I just wish I could have fit a “You’re absolutely right!” in there
If they’re not able to cheaply deliver inference (and charge at a premium), how will they be able to sustain their businesses?
I definitely agree that they have a big problem on their hands, and are in deep deep trouble. They are in a position where they must sell a service that is very cheap in order to pay for up front costs that were very expensive.
This is also why the release of Deepseek was such a devastating blow to US AI companies. It proved that:
they don’t really have a moat that would lock users into their service, or secret special knowledge that prevents other companies from training competitive models. They’re in a race to the bottom
Deepseek was not only able to train a model of the same caliber, but they were able to do it at a tiny fraction of the cost that US AI companies spent on training US models. Because they spent so much less on training, it means that Deepseek is able to undercut the US companies and offer inference at a much lower price
Even so, your numbers are still a tiny fraction of GPU units compared to concurrent users, and the limit you “imagine” is just that, imagined.

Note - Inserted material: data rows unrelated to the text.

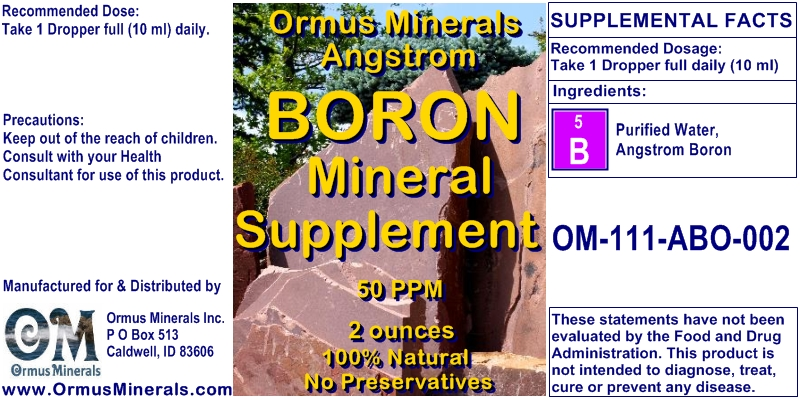 Angstrom Boron Mineral Supplement 2 ounces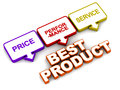 Best product traits like price performance and after sales service Stock Images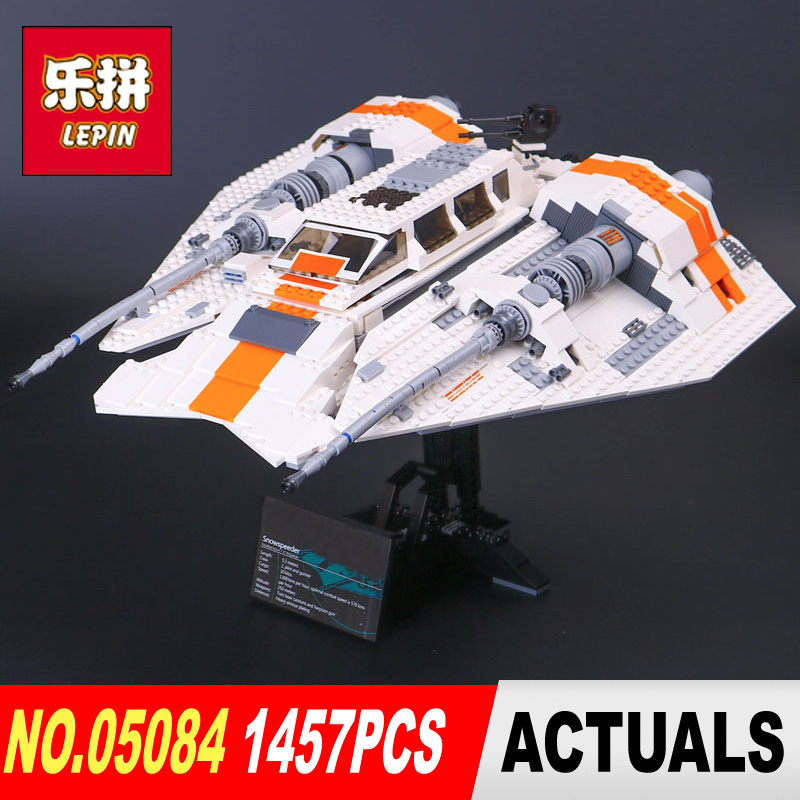 DHL NEW Lepin 05084 Star 1457Pcs Wars The classic Snowspeeder Set Educational Building Blocks Bricks Toys Model as Gifts 10129 in stock lepin 23015 485pcs science and technology education toys educational building blocks set classic pegasus toys gifts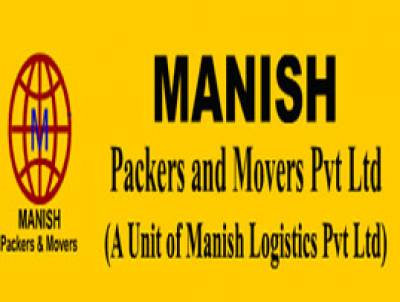 Packers and Movers Indore   Trusted Brand   Call 09303355424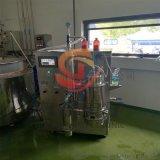 微型低温喷雾干燥机品牌|无锡归永喷雾干燥设备厂家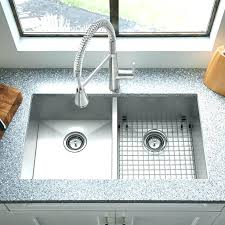 stainless sink with drainboard stainless steel kitchen sink with drainboard plus stainless steel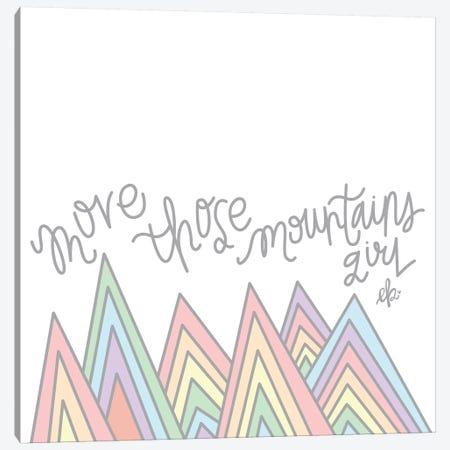 Move Those Mountains Girl Canvas Print #ERB132} by Erin Barrett Canvas Print
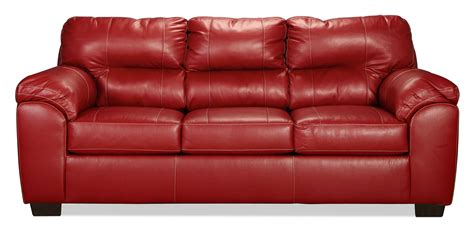 red sleeper sofa queen rigley queen sleeper sofa red levin furniture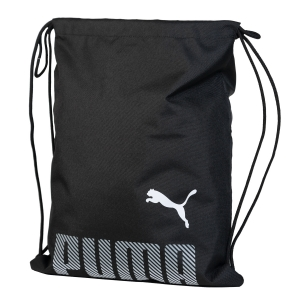 Backpack Puma Plus Gym Sackpack  Black 075485001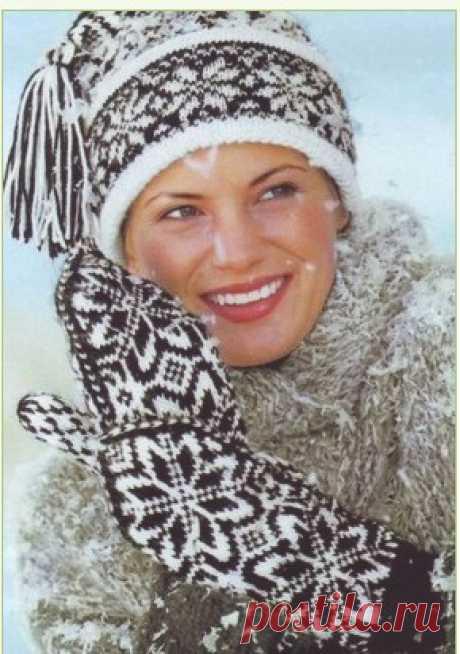 шапки,шарфы,одежда жаккардом | Записи в рубрике шапки,шарфы,одежда жаккардом | Дневник selwas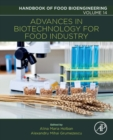 Advances in Biotechnology for Food Industry : Volume 14 - Book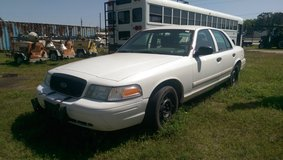 2010 Crown Victoria - Police Interceptor in Conroe, Texas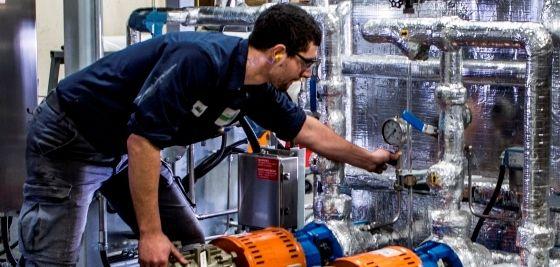 Como Iniciar Um Serviço de Refrigeração Industrial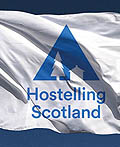 苏格兰青年旅舍品牌VI设计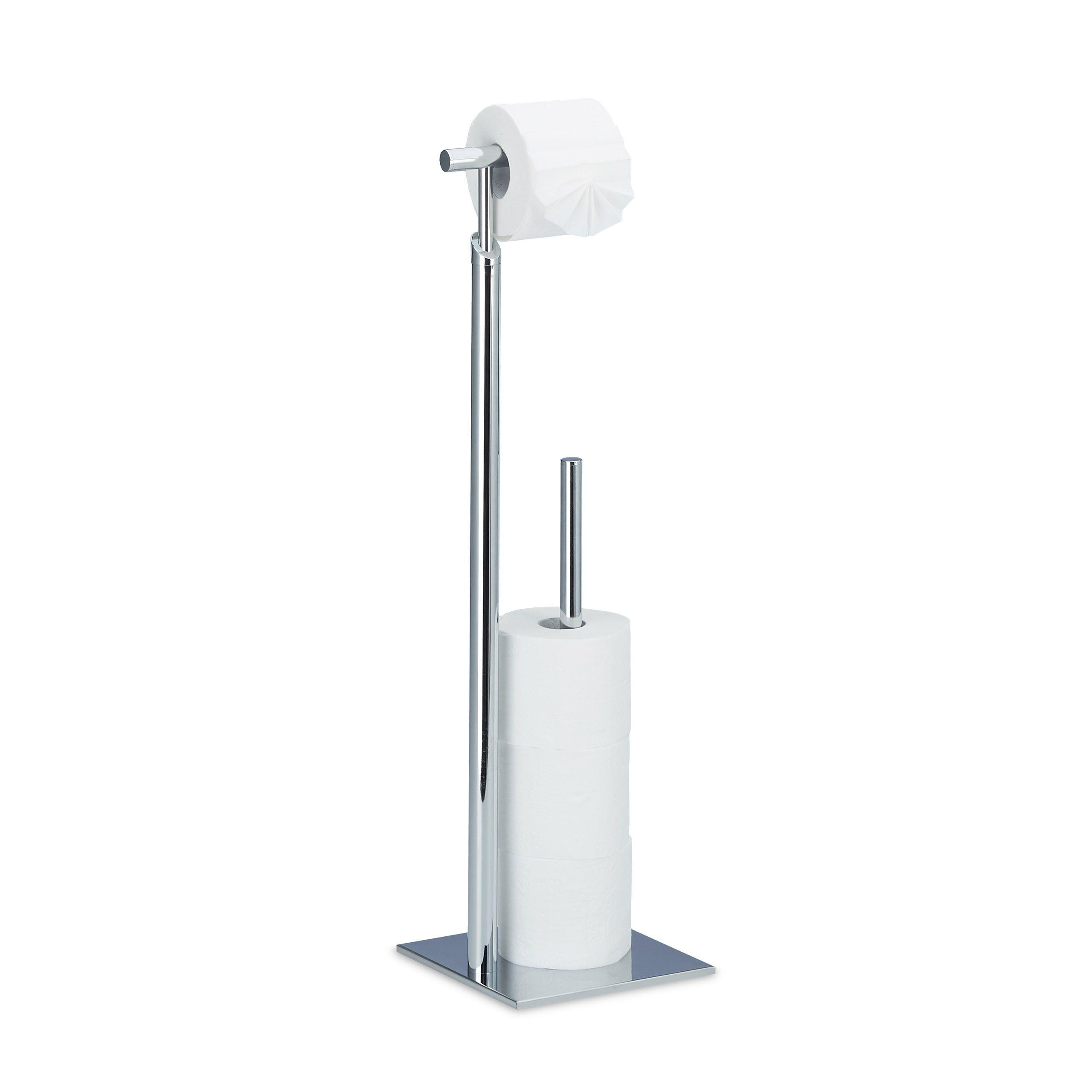 Toilettenpapierhalter Stehend 2 In 1 Fur 1 Wc Rolle Und 4 Ersatzrollen Freistehend Rutschf Toilettenpapierhalter Stehend Toilettenpapierhalter Toilette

And you do need to remember that the majority of the compute at these companies is used for model training and not used for inference.
Probably more expensive than the subsidized costs.
Of course, but that’s exactly the problem. OpenAI and Anthropic are preparing to IPO, so they must now demonstrate profits on inference. The time to take advantage of subsidized compute is in the past, and the subscription and per-token prices that they offer for inference are skyrocketing, overwhelming the budgets of companies that somehow did not see this bait-and-switch pricing coming.
per vibecoding dev
No lol. These same hardware requirements would apply to the cloud hosted models as well, so if that’s how it worked, you’re suggesting that Anthropic, OpenAI, Meta, and Google have purchased ~14 H100 GPUs per user that they serve???
That would be literally billions of GPUs, while it is estimated that in 2024, Google’s AI division owned only 26,000 H100 GPUs and Meta owned the most H100 GPUs of any company at 350,000 units. These GPUs have very high throughput for inference and can serve many users, because that is exactly what they have been designed to do.
I’m not sure the cloud models use quantization
they absolutely do, yeah
Surprisingly, yes you absolutely can with Qwen3.6 35b. Also, a business would be putting together a dedicated interference server to serve many users, not any standard desktop.
No that’s not how this works. Inference is cheap and efficient. AI companies are bankrupting themselves with training costs that they need to recoup back by selling inference. Open-weight models have already been trained.
Also, going big in terms of model size shows diminishing marginal returns on accuracy, not efficiency of scale. Smaller models are way more efficient and consistently catch up to the largest models, which is why today’s SOTA 27 billion parameter model competes with yesterday’s SOTA 500+ billion parameter model.
Again, not “agents”. Conventional scrapers and crawlers to build datasets for training AI is the culprit.